Set persistence policies

You can set persistence policies for BookKeeper at the namespace level.

Pulsar-admin

Use the set-persistence subcommand and specify a namespace as well as any policies that you want to apply. The available flags are:

FlagDescriptionDefault
-a, —bookkeeper-ack-quorumThe number of acks (guaranteed copies) to wait on for each entry0
-e, —bookkeeper-ensembleThe number of bookies to use for topics in the namespace0
-w, —bookkeeper-write-quorumThe number of writes to make for each entry0
-r, —ml-mark-delete-max-rateThrottling rate for mark-delete operations (0 means no throttle)0

The following is an example:

  1. $ pulsar-admin namespaces set-persistence my-tenant/my-ns \
  2. --bookkeeper-ack-quorum 3 \
  3. --bookkeeper-ensemble 2

REST API

POST /admin/v2/namespaces/:tenant/:namespace/persistence

Java

  1. int bkEnsemble = 2;
  2. int bkQuorum = 3;
  3. int bkAckQuorum = 2;
  4. double markDeleteRate = 0.7;
  5. PersistencePolicies policies =
  6. new PersistencePolicies(ensemble, quorum, ackQuorum, markDeleteRate);
  7. admin.namespaces().setPersistence(namespace, policies);

List persistence policies

You can see which persistence policy currently applies to a namespace.

Pulsar-admin

Use the get-persistence subcommand and specify the namespace.

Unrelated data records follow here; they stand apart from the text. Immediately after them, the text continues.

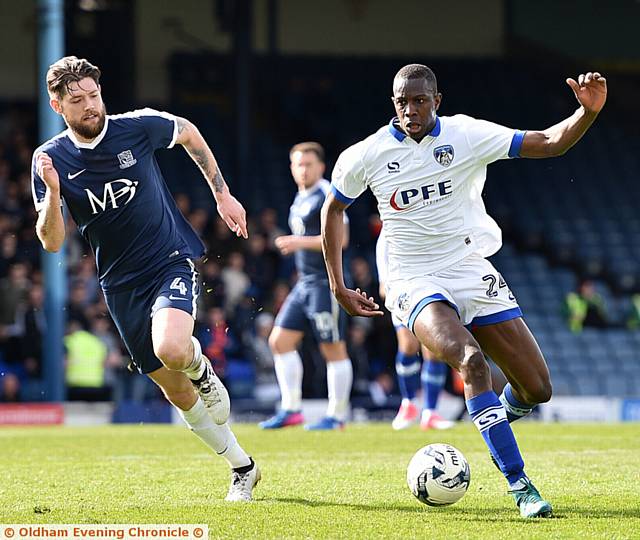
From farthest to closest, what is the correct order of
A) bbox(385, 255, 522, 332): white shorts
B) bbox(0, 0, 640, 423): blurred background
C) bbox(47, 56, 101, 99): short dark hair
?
bbox(0, 0, 640, 423): blurred background < bbox(385, 255, 522, 332): white shorts < bbox(47, 56, 101, 99): short dark hair

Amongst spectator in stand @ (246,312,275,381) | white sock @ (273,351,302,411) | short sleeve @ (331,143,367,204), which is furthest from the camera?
spectator in stand @ (246,312,275,381)

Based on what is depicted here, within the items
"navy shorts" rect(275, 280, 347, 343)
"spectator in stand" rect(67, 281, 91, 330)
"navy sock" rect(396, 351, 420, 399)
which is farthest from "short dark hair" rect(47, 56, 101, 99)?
"spectator in stand" rect(67, 281, 91, 330)

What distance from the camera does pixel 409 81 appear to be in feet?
23.0

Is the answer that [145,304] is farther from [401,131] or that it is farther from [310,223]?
[310,223]

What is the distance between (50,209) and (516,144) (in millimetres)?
2625

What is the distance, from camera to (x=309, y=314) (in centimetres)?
1228

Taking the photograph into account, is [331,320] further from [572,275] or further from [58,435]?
[572,275]

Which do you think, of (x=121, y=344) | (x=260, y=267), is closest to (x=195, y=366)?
(x=121, y=344)

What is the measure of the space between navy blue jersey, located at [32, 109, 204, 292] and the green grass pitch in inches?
54.4

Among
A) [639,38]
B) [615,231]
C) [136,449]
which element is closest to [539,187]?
[615,231]

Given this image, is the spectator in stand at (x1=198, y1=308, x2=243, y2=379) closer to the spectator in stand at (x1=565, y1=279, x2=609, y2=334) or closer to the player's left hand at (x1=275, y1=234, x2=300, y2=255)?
the player's left hand at (x1=275, y1=234, x2=300, y2=255)

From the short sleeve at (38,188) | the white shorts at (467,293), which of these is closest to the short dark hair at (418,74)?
A: the white shorts at (467,293)

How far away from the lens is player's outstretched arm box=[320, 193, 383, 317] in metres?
7.30

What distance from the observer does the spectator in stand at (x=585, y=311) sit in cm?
2191
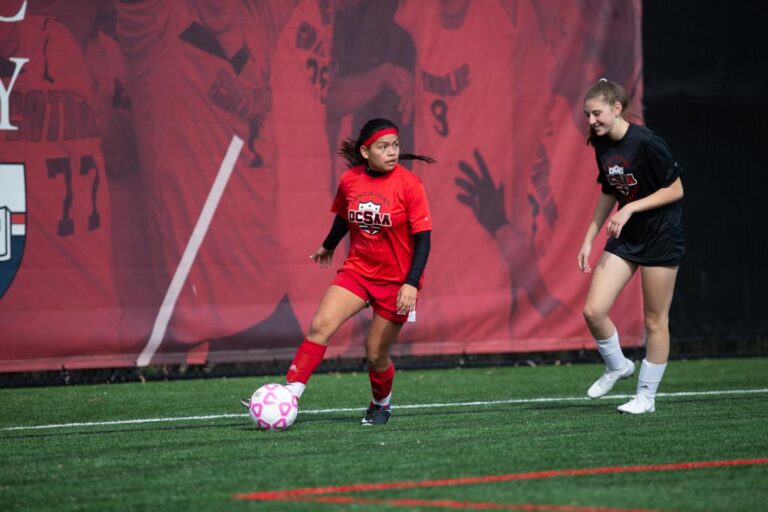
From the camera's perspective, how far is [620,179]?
22.8 feet

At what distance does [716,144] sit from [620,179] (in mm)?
5556

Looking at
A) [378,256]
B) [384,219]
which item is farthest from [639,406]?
[384,219]

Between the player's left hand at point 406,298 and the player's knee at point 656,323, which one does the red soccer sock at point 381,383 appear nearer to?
the player's left hand at point 406,298

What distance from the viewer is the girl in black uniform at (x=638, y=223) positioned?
22.4 ft

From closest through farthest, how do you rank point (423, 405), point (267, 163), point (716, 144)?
1. point (423, 405)
2. point (267, 163)
3. point (716, 144)

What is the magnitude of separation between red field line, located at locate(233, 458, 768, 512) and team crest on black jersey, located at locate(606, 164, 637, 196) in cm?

The following is an example:

  1. $ pulsar-admin namespaces get-persistence my-tenant/my-ns
  2. {
  3. "bookkeeperEnsemble": 1,
  4. "bookkeeperWriteQuorum": 1,
  5. "bookkeeperAckQuorum", 1,
  6. "managedLedgerMaxMarkDeleteRate": 0
  7. }

REST API

GET /admin/v2/namespaces/:tenant/:namespace/persistence

Java

  1. PersistencePolicies policies = admin.namespaces().getPersistence(namespace);

How Pulsar uses ZooKeeper and BookKeeper

This diagram illustrates the role of ZooKeeper and BookKeeper in a Pulsar cluster:

ZooKeeper and BookKeeper

Each Pulsar cluster consists of one or more message brokers. Each broker relies on an ensemble of bookies.